Sesame is looking to solve the problem of creating lifelike computers that can see, hear, and collaborate naturally with humans, focusing on making voice companions a part of daily life through vision-based interaction on resource-constrained devices.
Requirements
- Proven experience developing and deploying computer vision ML models on resource-constrained or embedded devices.
- Proficiency in C/C++ as well as Python, with strong experience in deep learning frameworks such as PyTorch, TensorFlow, or Jax.
- Hands-on experience with end-to-end ML workflows, from data capture to on-device deployment.
- Strong grasp of signal processing, vision-based feature extraction, and/or time-series analysis.
- Experience with wearables, cameras, IMUs, or tactile/force sensors.
- Familiarity with synthetic data generation and augmentation techniques.
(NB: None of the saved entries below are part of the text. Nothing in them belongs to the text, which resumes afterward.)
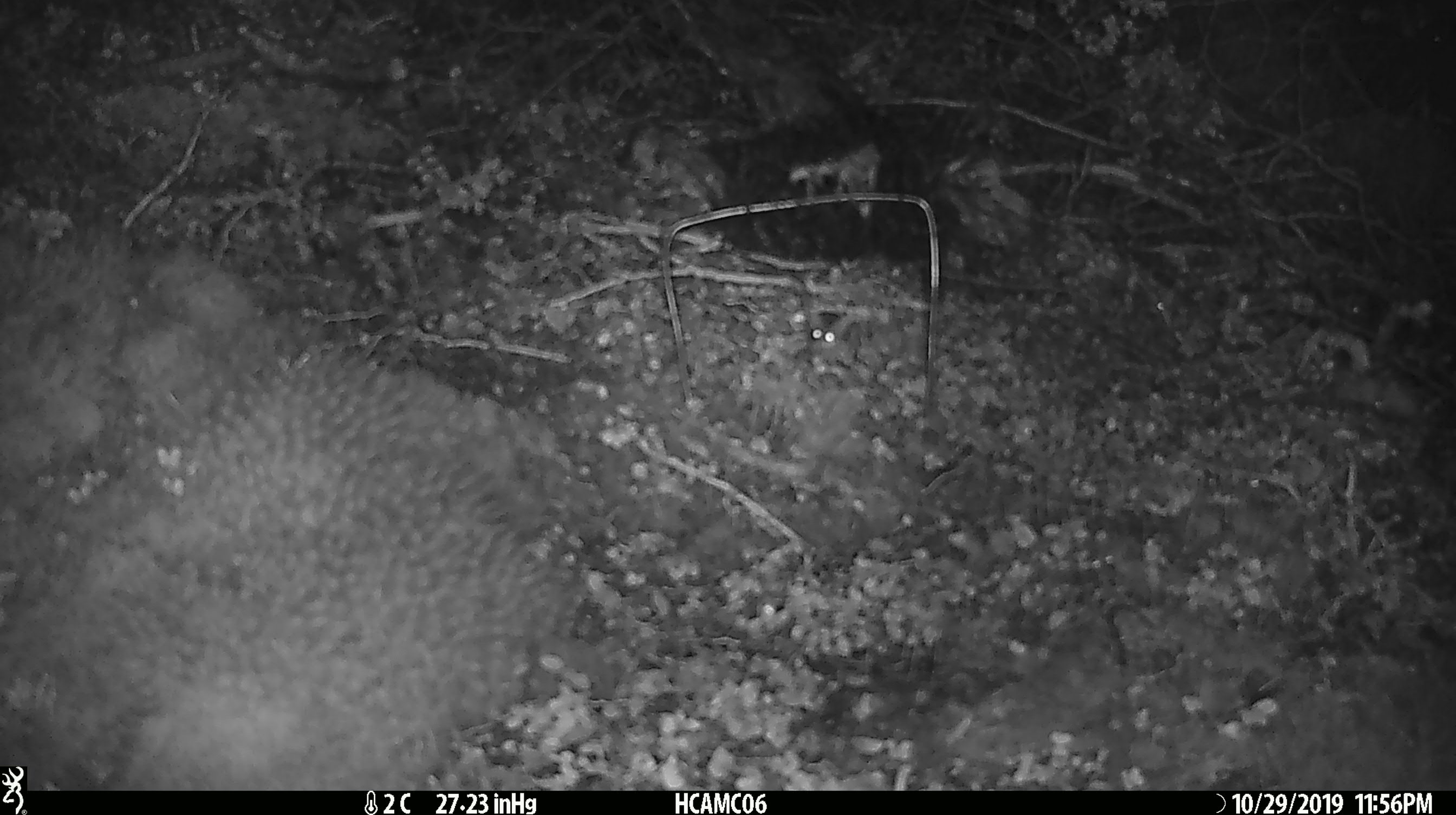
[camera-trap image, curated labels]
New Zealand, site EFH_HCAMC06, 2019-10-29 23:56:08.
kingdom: Animalia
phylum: Chordata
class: Mammalia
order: Rodentia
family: Muridae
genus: Mus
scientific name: Mus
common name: mouse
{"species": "mouse (Mus)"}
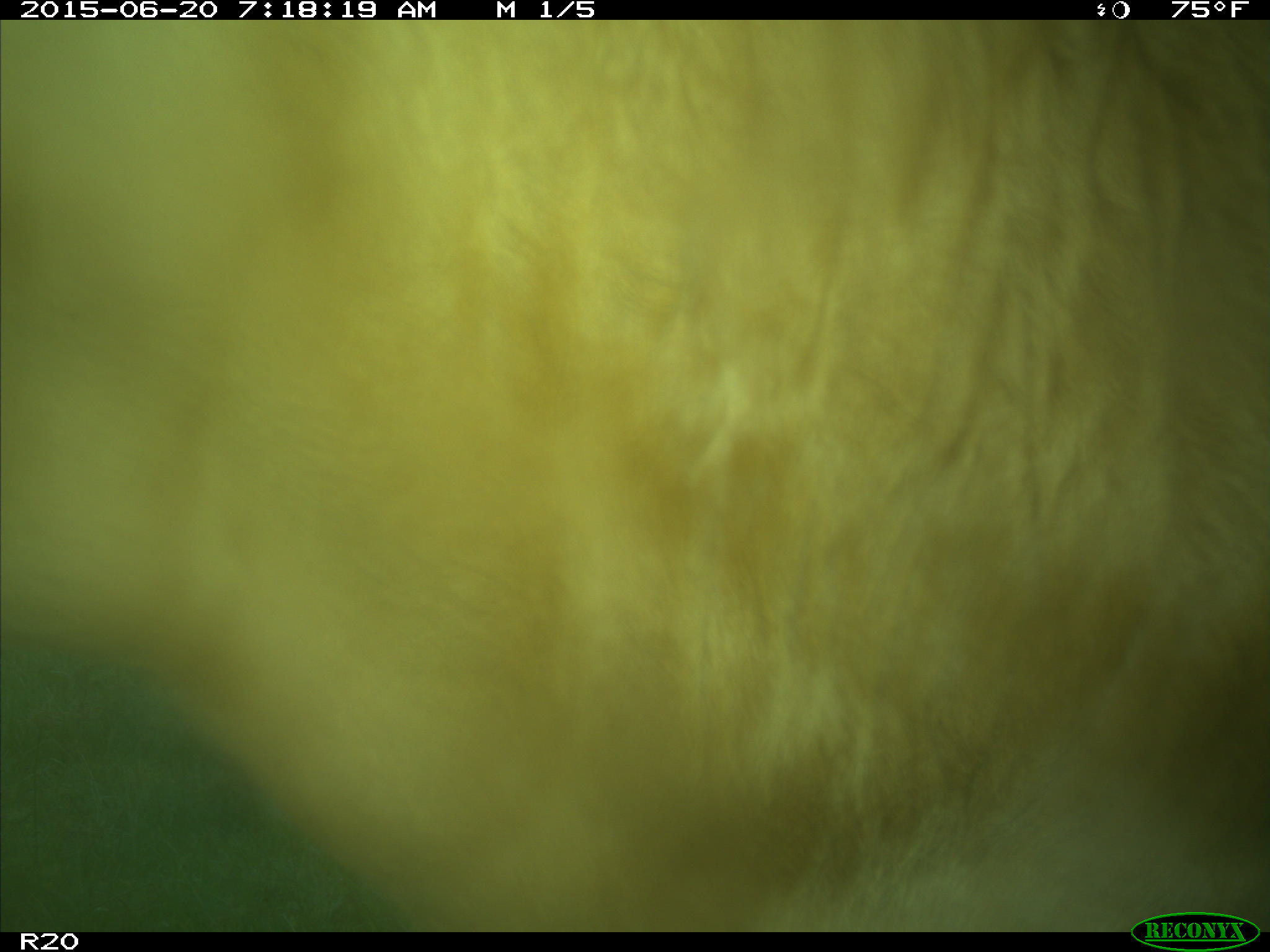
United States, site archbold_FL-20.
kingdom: Animalia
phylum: Chordata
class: Mammalia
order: Artiodactyla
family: Bovidae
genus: Bos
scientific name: Bos taurus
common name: domestic cow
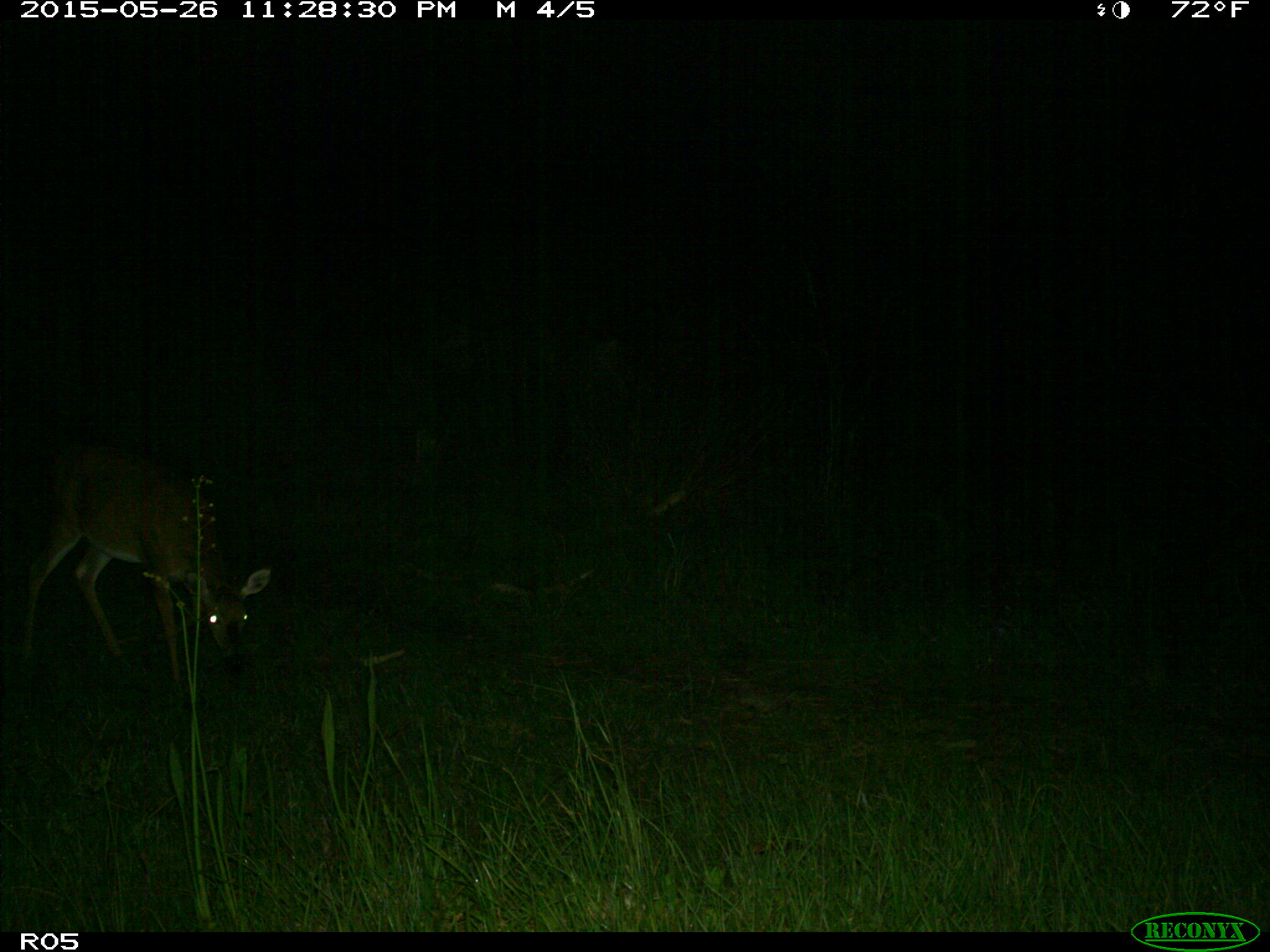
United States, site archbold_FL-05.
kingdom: Animalia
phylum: Chordata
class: Mammalia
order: Artiodactyla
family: Cervidae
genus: Odocoileus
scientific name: Odocoileus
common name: deer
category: unidentified deer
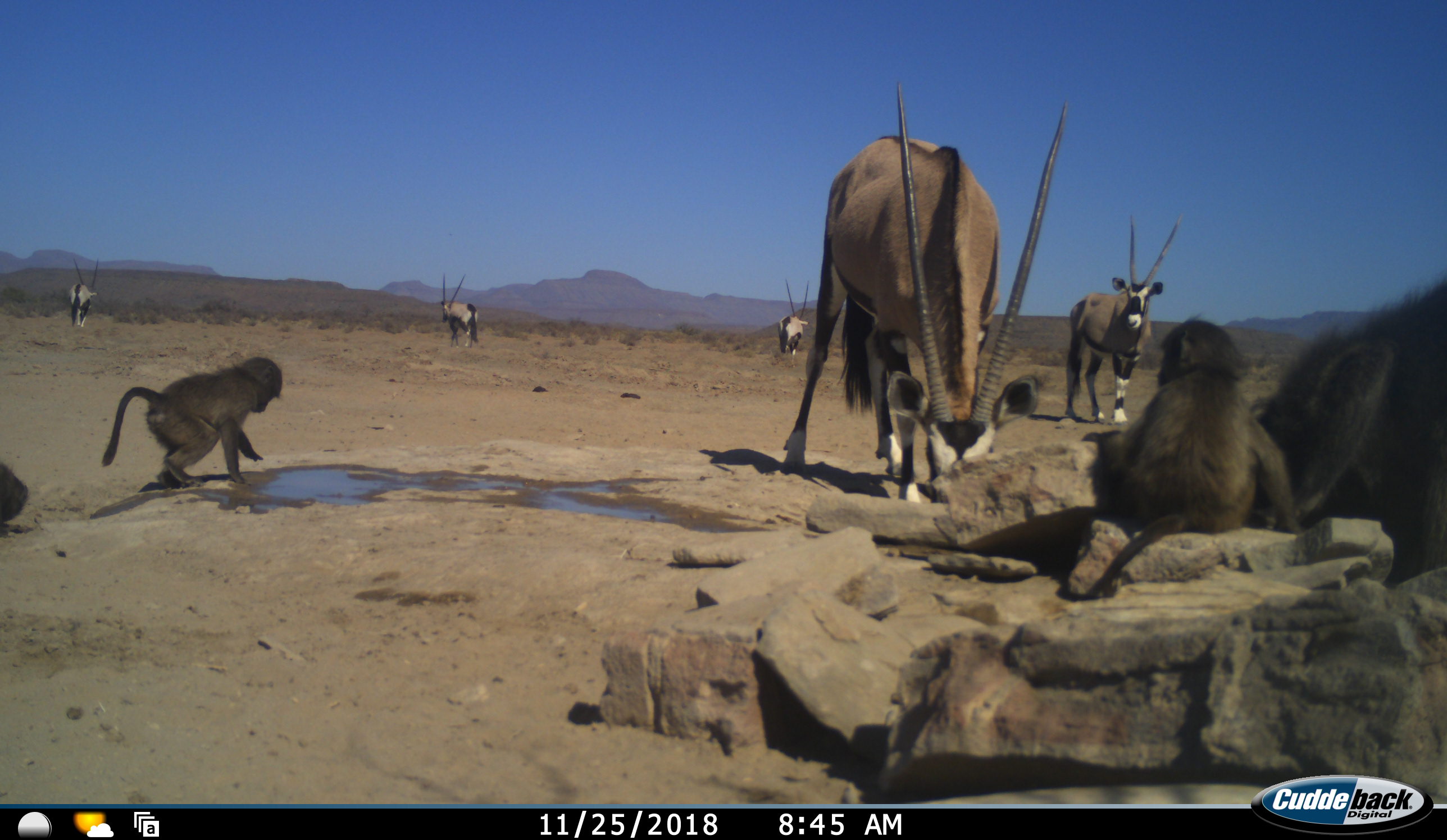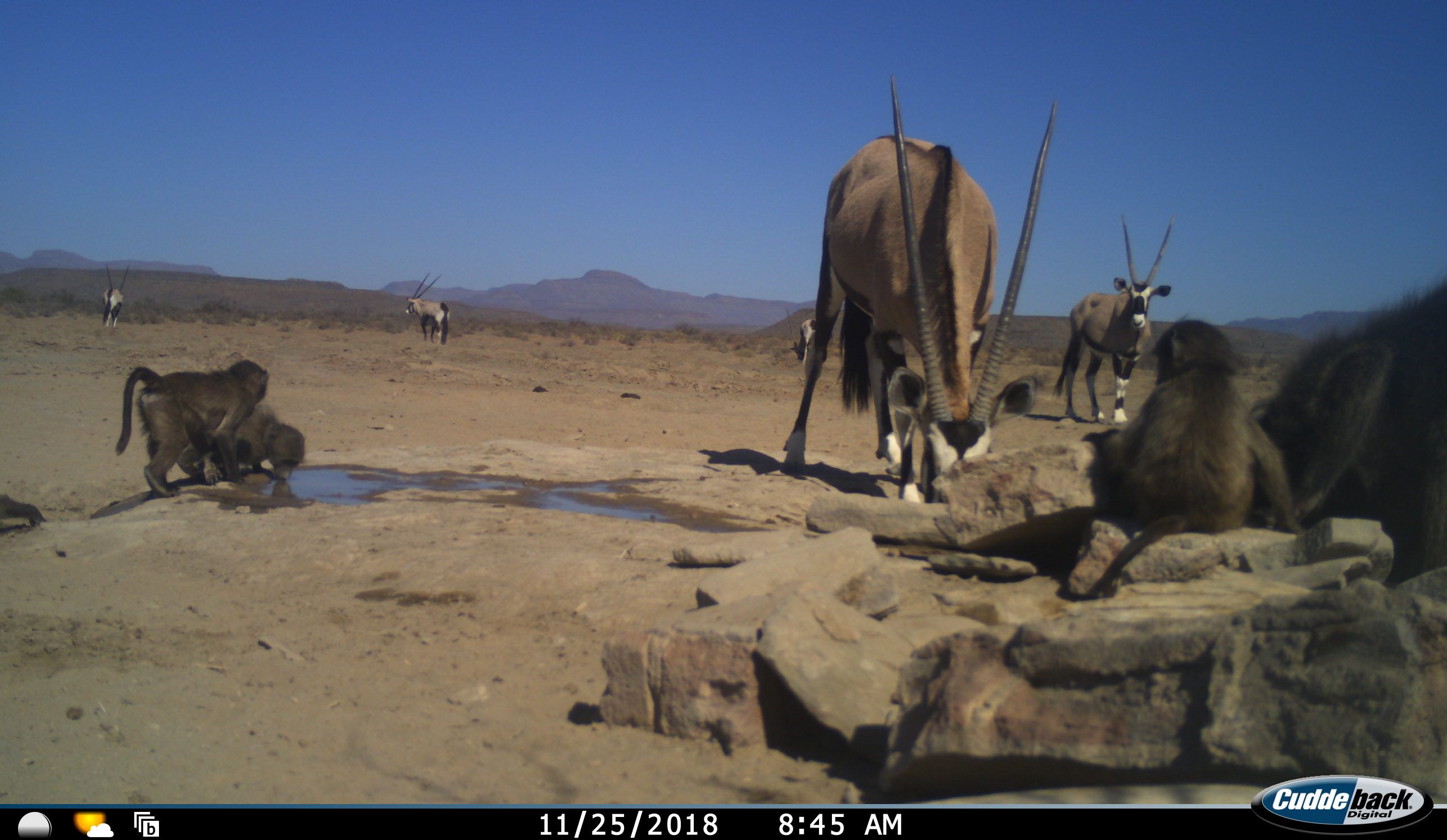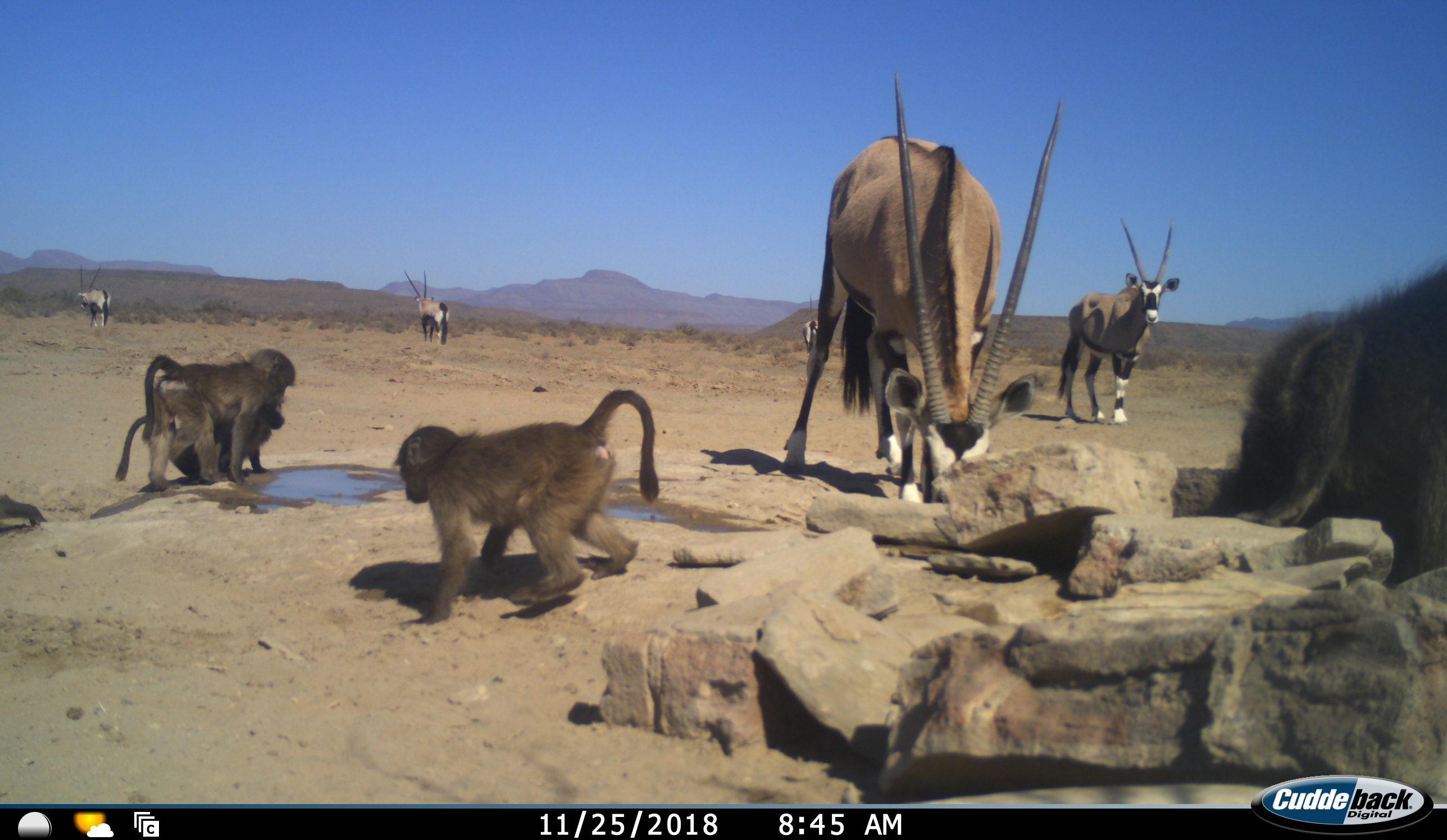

- Track record of optimizing algorithms for power, latency, and memory footprint.
Responsibilities
- Design, train, and deploy algorithms for computer vision on low-power embedded hardware.
- Adapt and compress larger ML models to fit power, memory, and latency constraints of real-time wearable systems.
- Own the full ML development cycle: system design, data collection & curation, synthetic data generation, model training & evaluation, and on-device optimization.
- Collaborate closely with electrical, mechanical, firmware, and product teams to co-design algorithms and hardware in tandem.
- Pick promising approaches from the literature to bet on, and create new approaches where necessary to achieve our unique goals.
Other
- 5 years of experience in Software Engineering, ML Research, or related fields.
- Experience working with a high degree of autonomy in ambiguous environments.
- Excellent communication skills and the ability to work collaboratively across disciplines.
- Experience in a startup or fast-moving product environment.
- Experience deploying models in products.